Shakespeare and Othello

Article appeared in Emel magazine Issue 79 April 2011 reproduced with kind permission

Try as much as you like, but it is hard to confine Shakespeare to the sphere of high culture or the classroom. For some reason the Bard has an uncanny way of running into the mainstream. It is a surreal experience to hear the name of the 16th century English playwright being quoted by a taxi driver in Cairo, and to hear that Shakespeare was an Arab called Sheikh ibn Jubayr. Shakespeare’s influence is found not only in Western writings, but also in modern Arab literature and other cultures where he is cited as an icon.

It seems there are some plays that possess a certain vitality of their own. Othello in  particular comes to mind. Written around 1603, it tells the story of a Moor, Othello, and his Venetian wife, Desdemona. Othello, due to his Machiavellian ensign, Iago, begins to suspect his wife of infidelity and ends up smothering her. When her innocence
is revealed, Othello is heartbroken and commits suicide. The story deals with issues of race, sexuality, gender and status. Not surprisingly, it was used in South Africa to challenge Apartheid, and by Indian nationalists to challenge their colonial masters. Moreover, it seems that with our complex identities and experiences, Othello is still of consequence. It is hardly surprising then that AC Bradley, one of 20th century’s most noted literary critics, named Othello, Macbeth, King Lear and Hamlet as Shakespeare’s most important works.

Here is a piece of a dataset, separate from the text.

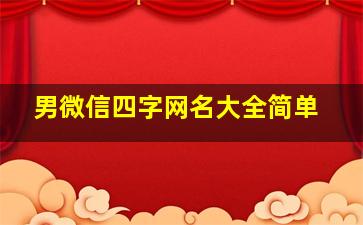 男微信四字网名大全简单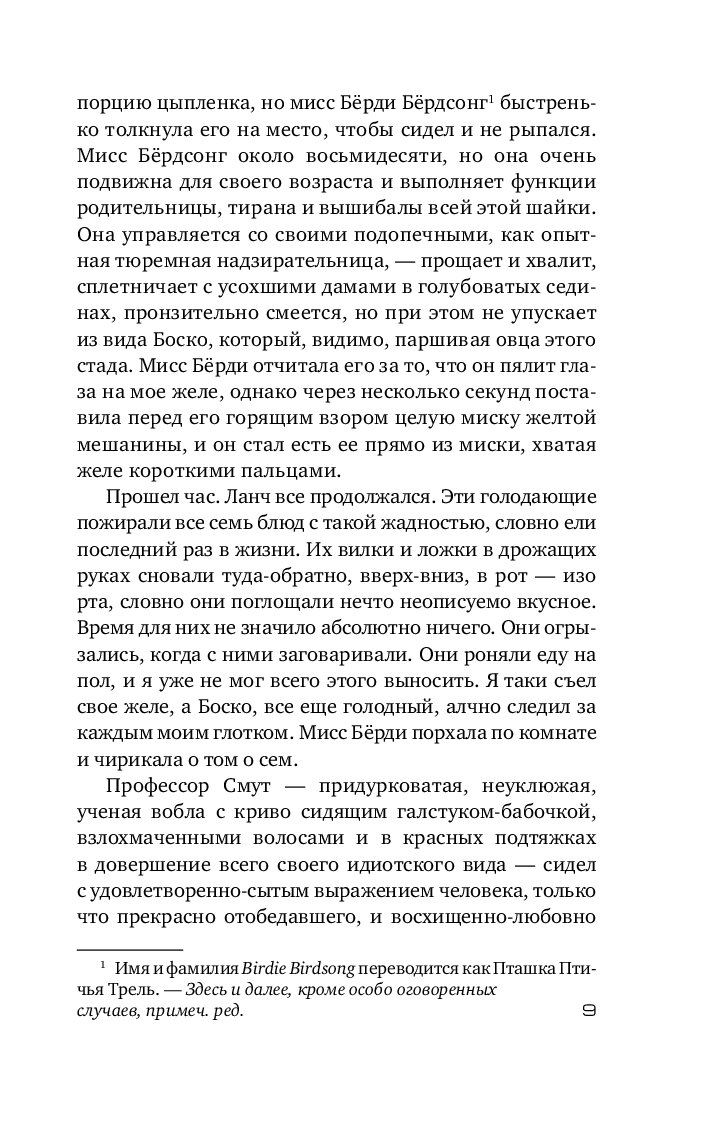 порцию цыпленка, но мисс Бёрди Бёрдсонг$^1$ быстренько толкнула его на место, чтобы сидел и не рыпался. Мисс Бёрдсонг около восьмидесяти, но она очень подвижна для своего возраста и выполняет функции родительницы, тирана и вышибалы всей этой шайки. Она управляется со своими подопечными, как опытная тюремная надзирательница, — прощает и хвалит, сплетничает с усохшими дамами в голубоватых сединах, пронзительно смеется, но при этом не упускает из вида Боско, который, видимо, паршивая овца этого стада. Мисс Бёрди отчитала его за то, что он пялит глаза на мое желе, однако через несколько секунд поставила перед его горящим взором целую миску желтой мешанины, и он стал есть ее прямо из миски, хватая желе короткими пальцами.

Прошел час. Ланч все продолжался. Эти голодающие пожирали все семь блюд с такой жадностью, словно ели последний раз в жизни. Их вилки и ложки в дрожащих руках сновали туда-обратно, вверх-вниз, в рот — изо рта, словно они поглощали нечто неописуемо вкусное. Время для них не значило абсолютно ничего. Они огрызались, когда с ними заговаривали. Они роняли еду на пол, и я уже не мог всего этого выносить. Я таки съел свое желе, а Боско, все еще голодный, алчно следил за каждым моим глотком. Мисс Бёрди порхала по комнате и чирикала о том о сем.

Профессор Смут — придурковатая, неуклюжая, ученая вобла с криво сидящим галстуком-бабочкой, взлохмаченными волосами и в красных подтяжках в довершение всего своего идиотского вида — сидел с удовлетворенно-сытым выражением человека, только что прекрасно отобедавшего, и восхищенно-любовно

$^1$ Имя и фамилия Birdie Birdsong переводится как Пташка Птичья Трель. — Здесь и далее, кроме особо оговоренных случаев, примеч. ред.

9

So, what makes Othello so unique? The fact that the protagonist was a Moor was not unusual during the Elizabethan period. Shakespeare featured them in The Merchant of Venice and Titus Andronicus. After all, the 16th century was a period of conflict and interchange between Islam and Christian Europe, and it is worth remembering that before the accession of James I in 1603, the Ottoman empire was Protestant England’s ally against Catholic Spain. Even the plot itself was hardly original. Shakespeare unashamedly relied on Cinthio’s Italian version. Unlike his contemporaries, what  Shakespeare does with Othello is to subvert the whole genre in such a studied way that one has to marvel at his self-knowledge and empathy. For he turns a play about a savage brute who kills a beautiful fair maiden in a fit of jealousy, into a play where that reading is not so obvious. He avoids depicting Othello as savage, like he had done with Aaron in Titus Adronicus. He does not follow the precedent of other great playwrights of his time like Marlowe’s Tamburlaine (1587), nor does he play on the blood-thirsty Orientalism of Robert Greene’s Selimus, The Emperor of the Turks (1594), the story of how the Ottoman Sultan, Selim I, murdered his way to power. It could have been so easy for Shakespeare to do so. Those types of stories were popular then as they are today.

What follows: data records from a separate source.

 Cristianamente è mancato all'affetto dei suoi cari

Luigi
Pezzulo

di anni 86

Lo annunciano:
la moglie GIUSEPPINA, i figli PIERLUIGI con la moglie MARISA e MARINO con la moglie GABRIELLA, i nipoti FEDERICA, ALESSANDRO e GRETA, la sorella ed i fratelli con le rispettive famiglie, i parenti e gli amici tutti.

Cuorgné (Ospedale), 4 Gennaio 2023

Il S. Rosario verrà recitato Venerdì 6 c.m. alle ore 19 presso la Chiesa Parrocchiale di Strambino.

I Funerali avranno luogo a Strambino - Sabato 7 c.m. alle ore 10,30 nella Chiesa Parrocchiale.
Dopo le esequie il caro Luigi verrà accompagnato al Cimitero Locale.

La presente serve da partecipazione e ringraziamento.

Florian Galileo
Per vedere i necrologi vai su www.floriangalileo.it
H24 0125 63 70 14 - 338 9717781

 Shakespeare’s Moor came out of The Description of Africa by Leo Africanus, the Andalusian diplomat and traveller brought to life in Amin Maalouf’s novel of the same name. His Moor could evoke dignity, fear and admiration just like Abdul Wahid, the Ambassador of Morocco, who visited Elizabeth I in 1600 to discuss commercial links between the two and a joint invasion of Spain. Thus, Shakespeare’s protagonist could love and be loved, be eloquent, noble, brave and yet suspicious and cruel. A Moor that one could appreciate and empathise with, despite his foreignness. A man who has to contend with the very real threat of imminent war with the Ottoman navy whilst dealing with the malicious whispers of Iago against his wife’s fidelity. Othello is not your average lustful oriental.

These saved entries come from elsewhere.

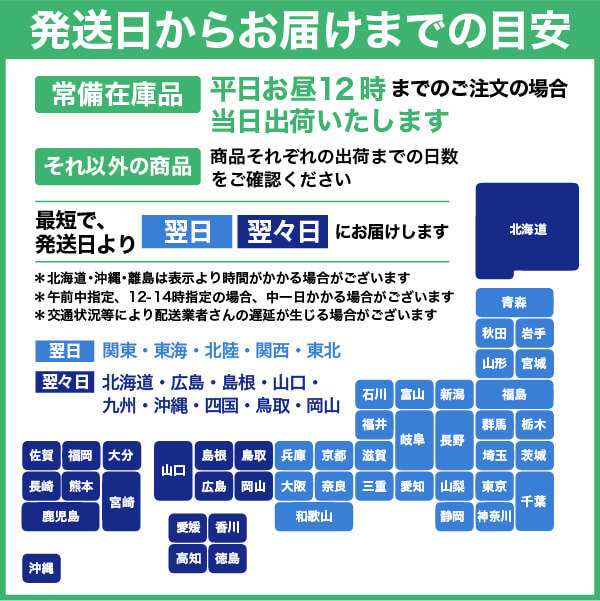 発送日からお届けまでの目安

常備在庫品 平日お昼12時までのご注文の場合
当日出荷いたします

それ以外の商品 商品それぞれの出荷までの日数をご確認ください

最短で、発送日より 翌日 翌々日 にお届けします

＊北海道・沖縄・離島は表示より時間がかかる場合がございます
＊午前中指定、12-14時指定の場合、中一日かかる場合がございます
＊交通状況等により配送業者さんの遅延が生じる場合がございます

翌日 関東・東海・北陸・関西・東北
翌々日 北海道・広島・島根・山口・九州・沖縄・四国・鳥取・岡山

北海道
青森
秋田 岩手
山形 宮城
石川 富山 新潟 福島
福井 岐阜 長野 群馬 栃木
佐賀 福岡 大分 山口 島根 鳥取 兵庫 京都 滋賀 埼玉 茨城
長崎 熊本 宮崎 広島 岡山 大阪 奈良 三重 愛知 山梨 東京 千葉
鹿児島 和歌山 静岡 神奈川
愛媛 香川
高知 徳島
沖縄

Perhaps more importantly, within a play set in Venice and Cyprus, is a modern tale with modern parallels. For are there not malicious Iago-esque forces able to turn something noble into something savage in our world? And are there not aspects of Othello in our reaction to these Iago-esque forces? Does the play not turn to those of immigrant background and ask soul-searching questions? The contrast is challenging: perhaps one is a Venetian, like Othello dressing, talking and thinking like them; but then one looks different. One is torn by the whispers of one’s forefathers that one stay true to one’s cultural heritage.  An imbalance in identity then, could lead to implosion. Perhaps the question Othello asks us is something more fundamental: who art thou? And that is the secret of its vitality, and of its author too.